TAREFA BREVE A:
Responde, com base no texto sobre José de Guimarães:
(i) Com que pintores teve o artista aulas de pintura?
(ii) Em que ano e em que país aconteceu a viragem decisiva na sua vida artística?
(iii) Que manifesto assinou o artista em Angola?
TAREFA BREVE B:
Prolonga com um parágrafo o texto sobre José de Guimarães, a partir da última frase apresentada.

TEXTO FORNECIDO:
Paralelamente, o artista buscava formação artística: teve aulas de pintura com Teresa Sousa e Gil Teixeira Lopes e estudou gravura na Sociedade Cooperativa de Gravadores Portugueses. As viagens que realizou pela Europa entre 1961 e 1966, sobretudo a França, Itália e Alemanha, permitiram-lhe observar obras de mestres como Rubens e compreender a diversidade estética ocidental. Contudo, a viragem decisiva na sua vida artística aconteceria em 1967, em Angola.
Angola: a descoberta do símbolo e da cor
Enviado para Angola como engenheiro militar, José de Guimarães encontrou no continente africano a verdadeira fonte da sua linguagem artística. Fascinado pelos rituais, máscaras, fetiches e tradições locais, o artista mergulhou em sete anos de intensa aprendizagem cultural. Nesse período, venceu prémios em Luanda, como o Primeiro Prémio do Salão de Arte Moderna, e assinou o manifesto “Arte Perturbadora!”, que defendia uma arte capaz de provocar inquietação. Inspirado pelas formas africanas, construiu um alfabeto simbólico composto por sinais gráficos simples, com forte carga arquetípica, que se tornaria uma marca da sua obra. As séries Fetiches, Reis, Amantes, Tentações e Circo revelam esse encontro entre o imaginário africano e o europeu, criando figuras híbridas, entre o humano e o animal, o mineral e o vegetal. Mais do que uma apropriação cultural, tratava-se de uma tentativa de síntese universal, em que a cor intensa e vibrante reforçava o carácter lúdico, fantástico e, ao mesmo tempo, perturbador das composições.

LINHAS DE DADOS:

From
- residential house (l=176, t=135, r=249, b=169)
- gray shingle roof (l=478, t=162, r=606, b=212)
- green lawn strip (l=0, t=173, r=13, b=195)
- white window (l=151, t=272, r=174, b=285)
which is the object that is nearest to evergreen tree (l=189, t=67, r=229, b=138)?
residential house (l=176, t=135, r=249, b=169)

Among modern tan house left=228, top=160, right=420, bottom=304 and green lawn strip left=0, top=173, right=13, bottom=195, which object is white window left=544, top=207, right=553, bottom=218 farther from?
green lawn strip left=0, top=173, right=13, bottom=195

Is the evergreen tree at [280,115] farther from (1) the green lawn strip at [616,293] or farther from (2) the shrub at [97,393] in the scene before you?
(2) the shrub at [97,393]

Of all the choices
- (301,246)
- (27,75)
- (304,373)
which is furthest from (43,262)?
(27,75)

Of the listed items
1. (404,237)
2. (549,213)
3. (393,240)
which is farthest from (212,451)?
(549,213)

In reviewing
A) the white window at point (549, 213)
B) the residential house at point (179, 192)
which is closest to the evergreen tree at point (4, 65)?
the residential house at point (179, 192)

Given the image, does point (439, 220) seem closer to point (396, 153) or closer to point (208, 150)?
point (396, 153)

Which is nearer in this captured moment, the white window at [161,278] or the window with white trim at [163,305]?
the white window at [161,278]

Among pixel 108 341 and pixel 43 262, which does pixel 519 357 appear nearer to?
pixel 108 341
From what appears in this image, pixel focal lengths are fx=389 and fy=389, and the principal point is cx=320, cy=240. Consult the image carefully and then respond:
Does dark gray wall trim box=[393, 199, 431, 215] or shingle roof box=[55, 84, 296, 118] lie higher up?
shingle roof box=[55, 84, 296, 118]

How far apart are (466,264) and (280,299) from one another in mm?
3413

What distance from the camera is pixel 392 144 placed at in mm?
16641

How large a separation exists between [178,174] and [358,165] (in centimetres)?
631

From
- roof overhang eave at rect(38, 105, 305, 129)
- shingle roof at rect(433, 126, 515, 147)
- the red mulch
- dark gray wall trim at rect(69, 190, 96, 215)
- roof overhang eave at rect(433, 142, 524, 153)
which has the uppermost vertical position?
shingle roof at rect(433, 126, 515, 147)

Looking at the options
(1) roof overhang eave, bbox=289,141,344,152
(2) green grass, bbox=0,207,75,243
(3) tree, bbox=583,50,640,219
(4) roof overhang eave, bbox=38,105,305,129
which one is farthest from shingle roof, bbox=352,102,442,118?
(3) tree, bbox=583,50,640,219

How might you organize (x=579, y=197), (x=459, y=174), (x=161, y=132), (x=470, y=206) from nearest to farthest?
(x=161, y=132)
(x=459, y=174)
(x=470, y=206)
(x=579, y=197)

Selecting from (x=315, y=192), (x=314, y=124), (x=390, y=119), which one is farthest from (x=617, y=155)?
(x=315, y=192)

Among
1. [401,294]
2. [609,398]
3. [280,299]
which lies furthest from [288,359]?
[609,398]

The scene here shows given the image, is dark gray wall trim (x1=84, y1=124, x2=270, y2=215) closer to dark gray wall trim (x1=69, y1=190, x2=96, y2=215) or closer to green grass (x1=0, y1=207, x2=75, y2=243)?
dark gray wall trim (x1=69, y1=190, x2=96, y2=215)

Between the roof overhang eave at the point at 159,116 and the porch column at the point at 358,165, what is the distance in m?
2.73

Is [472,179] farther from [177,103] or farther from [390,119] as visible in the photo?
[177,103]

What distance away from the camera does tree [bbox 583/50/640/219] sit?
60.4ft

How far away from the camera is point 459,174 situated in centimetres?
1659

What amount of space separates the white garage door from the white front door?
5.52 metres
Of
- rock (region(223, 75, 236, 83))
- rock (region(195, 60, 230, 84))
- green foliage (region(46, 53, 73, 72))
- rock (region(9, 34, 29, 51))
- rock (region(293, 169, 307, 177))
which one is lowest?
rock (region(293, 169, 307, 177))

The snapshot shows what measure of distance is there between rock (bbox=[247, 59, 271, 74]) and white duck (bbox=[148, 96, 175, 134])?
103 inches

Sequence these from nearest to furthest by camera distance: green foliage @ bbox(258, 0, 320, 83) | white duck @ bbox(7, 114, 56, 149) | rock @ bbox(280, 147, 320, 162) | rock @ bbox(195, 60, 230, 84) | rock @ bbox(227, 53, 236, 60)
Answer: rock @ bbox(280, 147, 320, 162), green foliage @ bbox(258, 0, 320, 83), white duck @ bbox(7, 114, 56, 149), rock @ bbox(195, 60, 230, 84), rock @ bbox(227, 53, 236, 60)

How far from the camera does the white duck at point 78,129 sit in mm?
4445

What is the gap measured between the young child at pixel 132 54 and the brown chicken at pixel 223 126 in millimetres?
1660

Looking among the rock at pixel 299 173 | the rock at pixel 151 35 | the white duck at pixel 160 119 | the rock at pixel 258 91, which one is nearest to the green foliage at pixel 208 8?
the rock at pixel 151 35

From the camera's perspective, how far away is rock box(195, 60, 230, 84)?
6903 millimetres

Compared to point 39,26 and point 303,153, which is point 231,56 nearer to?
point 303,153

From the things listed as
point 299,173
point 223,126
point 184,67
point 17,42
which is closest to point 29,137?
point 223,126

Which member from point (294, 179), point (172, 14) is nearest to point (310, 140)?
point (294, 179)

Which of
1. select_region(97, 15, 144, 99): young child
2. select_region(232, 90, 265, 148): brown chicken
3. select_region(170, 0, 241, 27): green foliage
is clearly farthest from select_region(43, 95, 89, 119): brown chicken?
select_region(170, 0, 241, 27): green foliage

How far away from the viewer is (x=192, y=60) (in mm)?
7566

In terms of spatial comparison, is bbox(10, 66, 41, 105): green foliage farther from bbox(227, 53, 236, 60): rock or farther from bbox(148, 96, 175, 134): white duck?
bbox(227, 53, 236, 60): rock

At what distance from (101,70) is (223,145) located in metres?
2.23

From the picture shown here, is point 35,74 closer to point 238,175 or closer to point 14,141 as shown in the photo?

RESPOSTA ESPERADA A:
(i) Com Teresa Sousa e Gil Teixeira Lopes.
(ii) Em 1967, em Angola.
(iii) O manifesto "Arte Perturbadora!".

RESPOSTA ESPERADA B:
O retorno a Portugal e a afirmação internacional
Após a Revolução de 1974, José de Guimarães regressou a Lisboa. Começou então a trabalhar com materiais inovadores, como papel fabricado por si próprio e fibra de vidro, expandindo as fronteiras entre pintura e escultura. A tridimensionalidade das obras acentuava-se pela aplicação de cores fortes e contrastantes, que conferiam dinamismo às formas. Na década de 1970, expôs na Fundação Calouste Gulbenkian e no Museu Martins Sarmento, recebendo prémios importantes, como o da Exposição Nacional de Gravura em Lisboa e a medalha de bronze no Prémio Europeu de Pintura de Ostende. A década seguinte consolidou o reconhecimento internacional. Participou em exposições no Brasil, na Bienal de São Paulo, em Tóquio, Los Angeles, Veneza e Basel, entre muitas outras cidades. As suas obras conquistaram um público global, e a crítica destacou a forma como conseguia unir humor, cor e reflexão histórica num mesmo gesto criativo.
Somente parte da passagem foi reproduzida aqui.